'''

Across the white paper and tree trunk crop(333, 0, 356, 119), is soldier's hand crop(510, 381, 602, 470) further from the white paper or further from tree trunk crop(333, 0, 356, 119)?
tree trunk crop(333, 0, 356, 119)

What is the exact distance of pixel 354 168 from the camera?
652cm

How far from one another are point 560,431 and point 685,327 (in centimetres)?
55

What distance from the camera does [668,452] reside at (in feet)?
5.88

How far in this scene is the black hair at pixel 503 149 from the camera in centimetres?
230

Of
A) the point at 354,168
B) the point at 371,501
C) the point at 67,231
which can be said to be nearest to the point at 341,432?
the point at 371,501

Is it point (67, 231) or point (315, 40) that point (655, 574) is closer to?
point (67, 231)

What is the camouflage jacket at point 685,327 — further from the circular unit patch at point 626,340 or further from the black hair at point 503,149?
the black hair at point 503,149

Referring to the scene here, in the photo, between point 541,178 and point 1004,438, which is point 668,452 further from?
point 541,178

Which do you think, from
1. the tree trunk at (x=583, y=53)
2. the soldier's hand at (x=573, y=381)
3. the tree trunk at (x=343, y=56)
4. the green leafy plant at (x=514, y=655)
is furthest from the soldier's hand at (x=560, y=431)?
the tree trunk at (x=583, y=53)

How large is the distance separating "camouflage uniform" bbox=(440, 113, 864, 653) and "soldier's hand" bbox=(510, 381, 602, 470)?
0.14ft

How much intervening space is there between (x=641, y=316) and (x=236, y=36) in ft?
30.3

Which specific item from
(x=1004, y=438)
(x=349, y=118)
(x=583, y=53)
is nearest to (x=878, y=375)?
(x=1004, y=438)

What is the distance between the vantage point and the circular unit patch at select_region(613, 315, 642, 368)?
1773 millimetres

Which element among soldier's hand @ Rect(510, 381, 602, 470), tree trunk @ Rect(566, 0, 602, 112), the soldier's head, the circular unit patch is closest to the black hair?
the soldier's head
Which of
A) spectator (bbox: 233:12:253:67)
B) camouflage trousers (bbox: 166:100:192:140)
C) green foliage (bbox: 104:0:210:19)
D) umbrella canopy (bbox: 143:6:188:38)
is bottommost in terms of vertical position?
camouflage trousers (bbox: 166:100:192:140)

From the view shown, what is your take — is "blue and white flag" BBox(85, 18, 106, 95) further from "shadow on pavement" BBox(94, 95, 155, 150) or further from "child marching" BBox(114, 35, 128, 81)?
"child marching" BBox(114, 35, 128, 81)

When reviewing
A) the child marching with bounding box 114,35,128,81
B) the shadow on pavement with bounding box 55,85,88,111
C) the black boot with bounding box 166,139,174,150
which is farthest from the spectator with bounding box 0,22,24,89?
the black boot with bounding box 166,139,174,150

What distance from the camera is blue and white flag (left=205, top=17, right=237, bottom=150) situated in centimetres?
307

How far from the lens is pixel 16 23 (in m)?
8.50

'''

= Directions for this task =
Please format everything from the line containing "From the view" down to the end of the records as a numbered list, leaving out blank lines.

= Answer below =
1. From the view shown, what is your take — is "blue and white flag" BBox(85, 18, 106, 95) further from "shadow on pavement" BBox(94, 95, 155, 150) or further from "child marching" BBox(114, 35, 128, 81)?
2. "child marching" BBox(114, 35, 128, 81)
3. When reviewing
4. A) the child marching with bounding box 114,35,128,81
5. B) the shadow on pavement with bounding box 55,85,88,111
6. C) the black boot with bounding box 166,139,174,150
7. which is farthest from the spectator with bounding box 0,22,24,89?
8. the black boot with bounding box 166,139,174,150
9. What distance from the camera is blue and white flag (left=205, top=17, right=237, bottom=150) situated in centimetres?
10. 307
11. How far from the lens is pixel 16 23 (in m)?
12. 8.50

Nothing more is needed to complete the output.